The media outlet also recapped on how the significance of the one-week repo rate as the policy rate has declined since Erdem Basci, the first of the central bank’s run of three ‘non-central banker’ governors, introduced the so-called interest rate corridor in 2011.

Within the interest rate corridor, introduced into central banking literature by Basci, the Turkish central bank used to push local lenders to borrow at its overnight borrowing window while offering limited funding in its one-week repo auctions. Later down the line, the late liquidity borrowing window was also added to the corridor.
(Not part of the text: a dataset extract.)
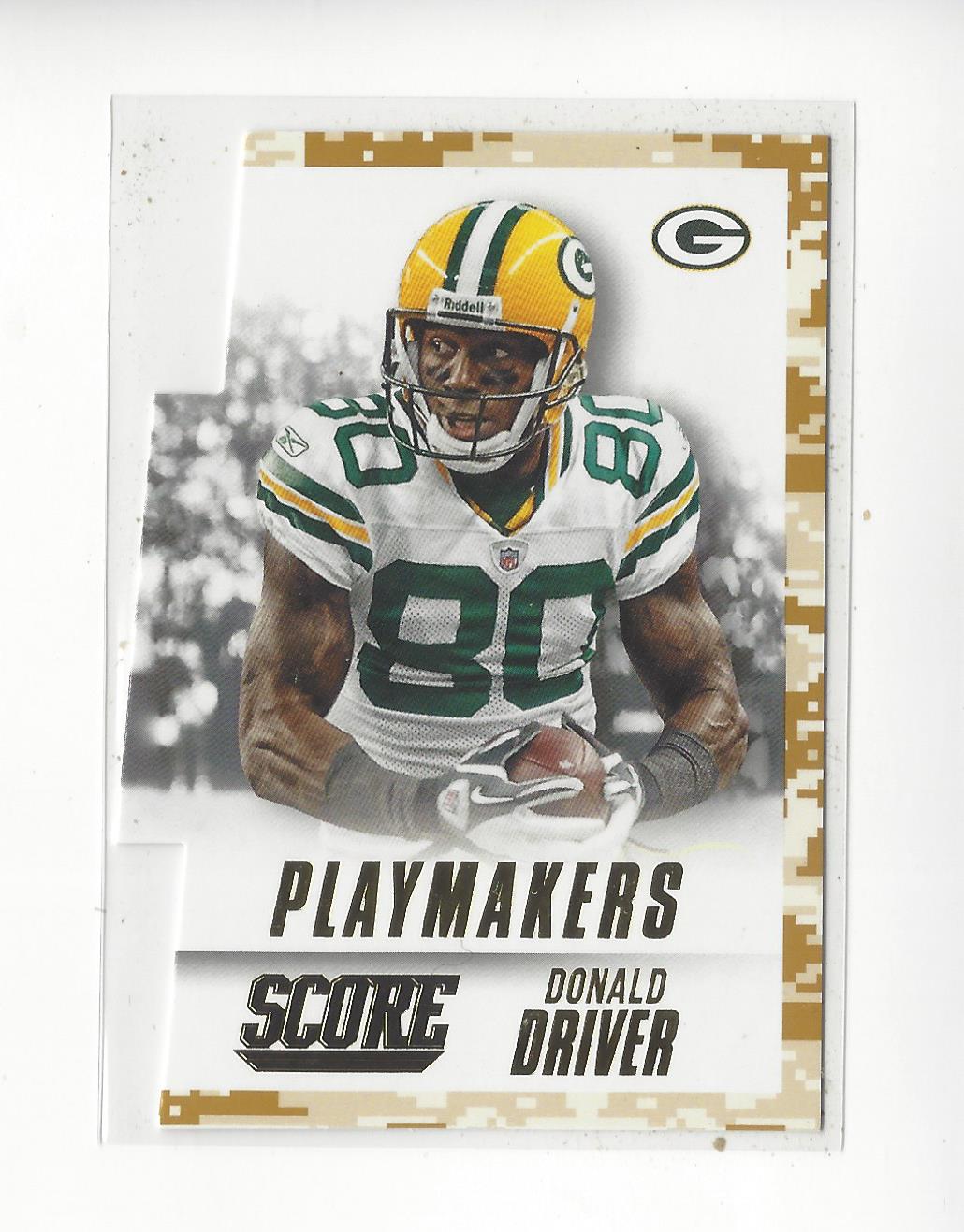 2015 Score Playmakers Desert Camo #16 Donald Driver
As a result, the former Turkish economy administration team (Deputy PM Ali Babacan, Finance Minister Mehmet Simsek and Basci) implicitly hiked rates while dancing around constant ‘Erdoganomics’ pressure from then PM Recep Tayyip Erdogan for cheaper money.

BloombergHT also recalled how the corridor policy was criticised as “complicated” until it was temporarily lifted in May 2018.

Coincidentally, the USD/TRY rate started breaking historical records in May 2018, commencing a trend that spiralled downwards until it ended in the August 2018 Pastor Brunson Turkish lira crash (Donald Trump’s decision to bring in sanctions to crank up the pressure on Erdogan to release the detained American evangelical minister was a key factor in tipping the lira over the edge).

With the arrival of the COVID-19 crisis, Turkey’s monetary policy has entirely gone off the rails, with the central bank presently using six different funding rates.

-        One-week repo rate, 8.25% (TRY66bn worth of funding was provided on July 22)

-        Overnight repo for market maker banks, 7.25% (TRY35.5bn provided on July 22)

-        BIST (Borsa Istanbul) overnight repo, 9.75% (TRY2.8bn provided on July 22)

-        Targeted additional liquidity facility, 90-day repo, 6.75% (TRY10bn on July 14)

-        90-day USD/TRY swap auction, 8.05% ($1bn on July 22)

-        180-day USD/TRY swap auction, 7% ($1bn on June 26)

The problem with relying on the weighted average cost of funding data provided by the central bank in analysis is that it does not include all funding channels, including swaps.